Chega de saudade!

A Bossa Nova sempre me inspirou. O seu próprio balançado é bem mais que um poema: é linear, doce, metódico, tem expressão de melodia de um crepúsculo definido num dia ensolarado e colorido de primavera. Nasci com a Bossa Nova: 1958 era ano de promessas de vida nos corações, principalmente dos brasileiros. Tempos de anos dourados, desenvolvimentismo e abertura de novos caminhos.

Mas eu quero dizer “chega de saudade” para aqueles que se foram das nossas vistas e que resolveram nascer em outra dimensão.

Egoísmo exagerado dizer: “hoje é dia de finados”. Pior: “tenho que comprar flores e depositar no jazigo”. Finado é aquele que chegou ao fim. Só porque não enxergamos mais aquelas pessoas não podemos afirmar que elas acabaram. Mas se cremos numa vida eterna, por que fim? Fim de quê?

Acredito num voltar temporariamente ao Criador para depois nascer de novo, com mais beleza, mais encanto, mais disposição para fazer o bem, quem sabe ser menos oportunista, não atirar tantas pedras, meio que lembrando mesmo de forma embaçada: “eu também já devo ter errado assim” ...

Aproveito, então, um pedacinho das minhas noites para convidar todos aqueles amigos e parentes que saíram das minhas vistas para me visitarem - caso queiram ou possam. Eu os convido com um abraço grande, literal. Abro os braços para que todos caibam no meu agradecimento e peço desculpas pelas milhares de vezes que deixei de sorrir, que não falei algo aproveitável. Aquela outra vez que não compreendi, que julguei, que fiz que não ouvi, que não valorizei conselhos oportunos. Aproveito e olho para todos com emoção profunda porque sei que estão presentes: é só convidar. Consigo ver sorrisos confiantes e doces. E agradeço os antepassados, aqueles que pessoalmente não convivi. Agradeço o trabalho árduo, os sonhos não realizados, a boa comida que não puderam saborear. Os nossos que emigraram, deixaram a Itália e Portugal para tentarem fazer a América... não fizeram propriamente um novo continente, mas fizeram histórias de lutas, união e esperança, num doce amálgama de cultura e de partilha. Fizeram tanto, contribuíram, sim, e ajudaram a construir uma parte da história de São Paulo, caminharam juntos e como eram belas as memórias do IV Centenário... da construção das grandes avenidas, das transformações urbanas perto do mercado da Cantareira, o orgulho pela beleza da avenida Paulista. Teve de tudo: as emoções com o progresso, o início da construção do metrô, o fim dos tempos amargos da ditadura, a esperança de novas luzes, o estudo dos filhos... como foi caro tudo isso! Quanto sacrifício para os bons colégios, o curso de Inglês, a compra do piano, que não dei conta de aprender...

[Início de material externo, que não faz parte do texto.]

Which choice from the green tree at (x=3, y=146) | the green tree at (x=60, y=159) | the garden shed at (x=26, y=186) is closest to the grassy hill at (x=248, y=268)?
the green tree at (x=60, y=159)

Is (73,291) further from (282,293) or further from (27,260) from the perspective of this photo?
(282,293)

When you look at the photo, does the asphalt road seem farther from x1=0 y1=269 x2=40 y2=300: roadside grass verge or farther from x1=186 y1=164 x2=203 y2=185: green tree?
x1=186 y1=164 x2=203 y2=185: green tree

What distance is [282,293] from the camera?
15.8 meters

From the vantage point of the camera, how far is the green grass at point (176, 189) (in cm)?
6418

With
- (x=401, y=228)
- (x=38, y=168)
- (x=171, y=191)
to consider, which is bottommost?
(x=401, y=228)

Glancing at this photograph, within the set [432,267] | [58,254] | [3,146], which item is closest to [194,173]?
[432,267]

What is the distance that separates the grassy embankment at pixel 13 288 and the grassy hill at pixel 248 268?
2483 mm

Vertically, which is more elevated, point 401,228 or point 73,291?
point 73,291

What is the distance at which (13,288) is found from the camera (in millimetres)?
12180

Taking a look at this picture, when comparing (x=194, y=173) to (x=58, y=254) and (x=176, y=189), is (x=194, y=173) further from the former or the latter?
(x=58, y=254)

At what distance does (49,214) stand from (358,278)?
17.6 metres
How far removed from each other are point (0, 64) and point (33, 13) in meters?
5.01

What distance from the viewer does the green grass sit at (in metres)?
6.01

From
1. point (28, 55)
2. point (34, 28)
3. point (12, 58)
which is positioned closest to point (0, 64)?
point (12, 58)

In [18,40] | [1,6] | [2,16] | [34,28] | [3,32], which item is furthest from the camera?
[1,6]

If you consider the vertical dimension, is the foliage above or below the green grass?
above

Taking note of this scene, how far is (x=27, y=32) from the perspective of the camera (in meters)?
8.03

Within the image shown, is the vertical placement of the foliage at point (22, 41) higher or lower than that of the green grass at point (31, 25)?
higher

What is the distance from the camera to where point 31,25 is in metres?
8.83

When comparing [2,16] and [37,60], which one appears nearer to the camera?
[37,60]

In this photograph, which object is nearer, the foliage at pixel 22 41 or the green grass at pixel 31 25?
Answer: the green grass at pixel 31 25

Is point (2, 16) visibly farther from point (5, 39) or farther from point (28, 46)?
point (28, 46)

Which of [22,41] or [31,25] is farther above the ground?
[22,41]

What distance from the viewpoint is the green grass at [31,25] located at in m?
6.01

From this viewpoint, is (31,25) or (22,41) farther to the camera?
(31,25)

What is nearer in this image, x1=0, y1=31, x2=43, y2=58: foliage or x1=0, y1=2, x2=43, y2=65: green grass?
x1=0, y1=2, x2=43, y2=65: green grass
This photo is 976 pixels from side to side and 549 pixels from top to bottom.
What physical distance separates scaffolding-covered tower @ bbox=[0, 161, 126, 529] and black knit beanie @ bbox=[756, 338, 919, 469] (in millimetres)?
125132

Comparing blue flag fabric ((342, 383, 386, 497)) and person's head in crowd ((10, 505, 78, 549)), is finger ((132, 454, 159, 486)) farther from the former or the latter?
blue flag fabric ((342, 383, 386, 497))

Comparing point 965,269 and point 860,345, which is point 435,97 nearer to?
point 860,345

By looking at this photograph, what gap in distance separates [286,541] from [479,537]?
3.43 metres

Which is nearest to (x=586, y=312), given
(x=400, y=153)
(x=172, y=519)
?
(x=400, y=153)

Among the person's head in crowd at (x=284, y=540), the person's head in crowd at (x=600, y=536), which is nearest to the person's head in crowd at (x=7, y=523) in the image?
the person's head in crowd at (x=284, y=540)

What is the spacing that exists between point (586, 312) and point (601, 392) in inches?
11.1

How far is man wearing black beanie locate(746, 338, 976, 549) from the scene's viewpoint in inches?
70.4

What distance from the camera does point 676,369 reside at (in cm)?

Agradeço olhando nos olhos, porque eles vêm me visitar: é só eu chamar. Consigo, agora, esperar pelo reencontro, por novas conversas animadas, pela sabedoria da minha avó, pela presença doce e engraçada da minha sogra, pelo sorriso da Maria, pela alegria de viver da minha tia Norma e o seu brilho no olhar. E de todos os outros: cada um com o seu conhecimento, particularidade e compromisso com a vida e com a luz que, felizmente, teima em não se apagar.

Agradeço os antepassados que não se finaram coisa nenhuma. Eles apenas tiraram umas férias, porque se cansaram em algum momento das suas vidas.

Boa noite, pessoal! Um beijo enorme em cada um de vocês. Fiquem com Deus e cada um fazendo a sua caminhada e deixando a luz do céu entrar no coração.

O tempo vai se ajeitar e a gente volta a se abraçar melhor um dia, com uma mesa muito farta, colorida e aromática, esbanjando solidariedade, partilha, interesse sincero de um para com o outro, além das boas risadas e muita música.